Я один — мне грустно и пусто, если такое может быть
одновременно, — да, я опустошен, я устал внутри себя от этой бесконечной смены
военной формы на гражданскую, от выстрелов наших зениток и неуязвимых
«фантомов», «миражей» и «скайхоков», я устал оттого, что все наши усилия,
похоже, ничуть не улучшили обстановку на фронте, как устает человек от сознания
того, что задачка ему не по зубам. Мне грустно и одиноко. Я не хочу
уезжать и не могу оставаться.
Я не хочу возвращаться на мою угрюмую родину, где никто не
умеет улыбаться, разве что гоготать, где все фальшиво, где все фальшивы, где
давно поселился страх, въевшийся в наши гены, где, может, уже перестали
расстреливать за инакомыслие, то есть, по сути, за право мыслить, быть живым,
быть самим собой, но где за это же продолжают сажать или отправляют в психушку. При всем том, что
ограничивает меня здесь в возможности самореализации, — чужой язык, чужая
культура, чужая история, чужие традиции, быт, еда, пес-ни,
— при всем при том нигде и никогда я еще не чувствовал себя таким свободным,
как здесь.
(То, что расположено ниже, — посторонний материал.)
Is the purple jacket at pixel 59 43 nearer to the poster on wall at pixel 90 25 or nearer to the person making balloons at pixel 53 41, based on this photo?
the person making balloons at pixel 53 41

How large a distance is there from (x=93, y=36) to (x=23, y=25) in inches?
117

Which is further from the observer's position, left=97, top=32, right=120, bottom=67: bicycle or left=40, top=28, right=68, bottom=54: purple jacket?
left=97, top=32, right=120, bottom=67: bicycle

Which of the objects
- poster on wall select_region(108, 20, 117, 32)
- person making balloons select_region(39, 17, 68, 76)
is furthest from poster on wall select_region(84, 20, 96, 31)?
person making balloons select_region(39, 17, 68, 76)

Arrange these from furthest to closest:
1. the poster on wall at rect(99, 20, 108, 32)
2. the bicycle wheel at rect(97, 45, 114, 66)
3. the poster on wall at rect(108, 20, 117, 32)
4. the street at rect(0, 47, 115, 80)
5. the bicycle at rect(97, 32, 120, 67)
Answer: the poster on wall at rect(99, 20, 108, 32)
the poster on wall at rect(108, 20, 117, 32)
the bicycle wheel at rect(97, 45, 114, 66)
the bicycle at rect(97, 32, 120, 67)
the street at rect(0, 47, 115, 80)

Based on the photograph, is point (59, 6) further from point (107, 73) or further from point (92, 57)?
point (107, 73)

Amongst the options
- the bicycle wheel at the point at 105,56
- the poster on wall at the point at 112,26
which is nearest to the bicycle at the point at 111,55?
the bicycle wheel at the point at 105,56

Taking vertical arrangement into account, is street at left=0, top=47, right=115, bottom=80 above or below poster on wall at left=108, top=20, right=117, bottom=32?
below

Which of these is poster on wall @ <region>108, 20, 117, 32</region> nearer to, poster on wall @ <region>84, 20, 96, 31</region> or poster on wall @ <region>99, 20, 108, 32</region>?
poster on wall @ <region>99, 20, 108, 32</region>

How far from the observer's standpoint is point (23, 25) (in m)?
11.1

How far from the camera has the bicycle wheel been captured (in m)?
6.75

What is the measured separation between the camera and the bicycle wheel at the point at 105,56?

Я не хочу обратно — в страну несвободы. И я не могу оставаться,
потому что нигде и никогда я еще не чувствовал, насколько далек от меня этот
язык, эта культура, эти традиции, эта история. Я возвращаюсь не в страну — я
просто возвращаюсь к себе, в свой собственный замкнутый мирок, который я
оберегаю, насколько могу, от посягательств своего
державно-спесивого надменного государства, не ставящего ни в грош свой народ,
понурый народ, из которого, кажется, уже выжали все жизненные соки...
Накануне
отъезда, точнее отлета, я позвонил Моне:
—
Как, ты уезжаешь? — сказала она. — А я думала, что ты... — Голос ее прервался.
—
Да, — сказал я. — Уезжаю. Так что прощай и не поминай лихом. Жаль, что мы не
можем быть вместе.
—
Нет, — сказала она, — подожди. Я должна тебя проводить.
—
Ничего ты мне не должна, — сказал я. — No problem.
—
Но я хочу тебя проводить, — сказала она. — Я не могу тебя не проводить. Это
очень важно для меня. Ну пожалуйста! Где я тебя могу
найти там, в аэропорту?
Она
говорила так страстно и горячо, с такой мольбой, что тоненькая защитная
оболочка, которую я нарастил на сердце за последние два месяца, прорвалась, и
мне стало больно, и глаза защипало.
—
Хорошо, — сказал я, — я буду там, где регистрация на Москву. Это всего один
рейс в сутки, так что ты найдешь. Только приди пораньше, пока мы не прошли
таможенный досмотр, хотя, может, его и не будет...
Последняя
ночь в Египте. Я думал, что проведу ее где-нибудь в городе, в
этом сумасшедшем мегаполисе, где смешались века, где можно притронуться к
камням Средневековья и прикоснуться к базальту эпохи фараонов, отстоящей от нас
на три-четыре тысячи лет, когда еще и славянства не было, а лишь какие-нибудь
племена лесов и полей, охотники и собиратели съедобных кореньев, еще не
одухотворенные праязыком, однажды окутавшим их подобно облаку,
спустившемуся с Гималаев... Как я хотел пройтись еще раз по
его пряным улицам в его пряной толпе, среди его пряных огней, замирая от
счастья свободы и одиночества, но вместо этого я сидел перед белыми чистыми
листами бумаги, впервые в жизни испытывая какое-то странное чувство, сродни
вдохновению, чувство, что я должен что-то написать, что-то выразить, как будто
вдруг душа моя заговорила в ритм и в рифму.
Часа
два спустя я очнулся — передо
мной лежали несколько исписанных вдоль и поперек листов бумаги с десятком
перечеркнутых стихотворных столбцов, а на последнем листе — переписанное
набело стихотворение из трех строф. Никогда прежде я не писал собственных
стихов — только переводил чужие и не думал, что это
так сладко, и больно, и трудно — так завораживающе. Стихотворение лежало передо
мной, и я не очень понимал, о чем оно и кому или чему посвящено. Наверное, нам
с Моной. Вот оно в том виде,
в каком получилось тогда, без последующих правок и редактур:
Пока не унялась хмельная дрожь в стопе,
Пока еще пьянит дыхание магнолий,
Давай с тобой пойдем по золотой тропе,
По золотой тропе свободы и неволи.
Как замирает свет на шелке ягодиц,
Вдоль нежных позвонков как ласково струится...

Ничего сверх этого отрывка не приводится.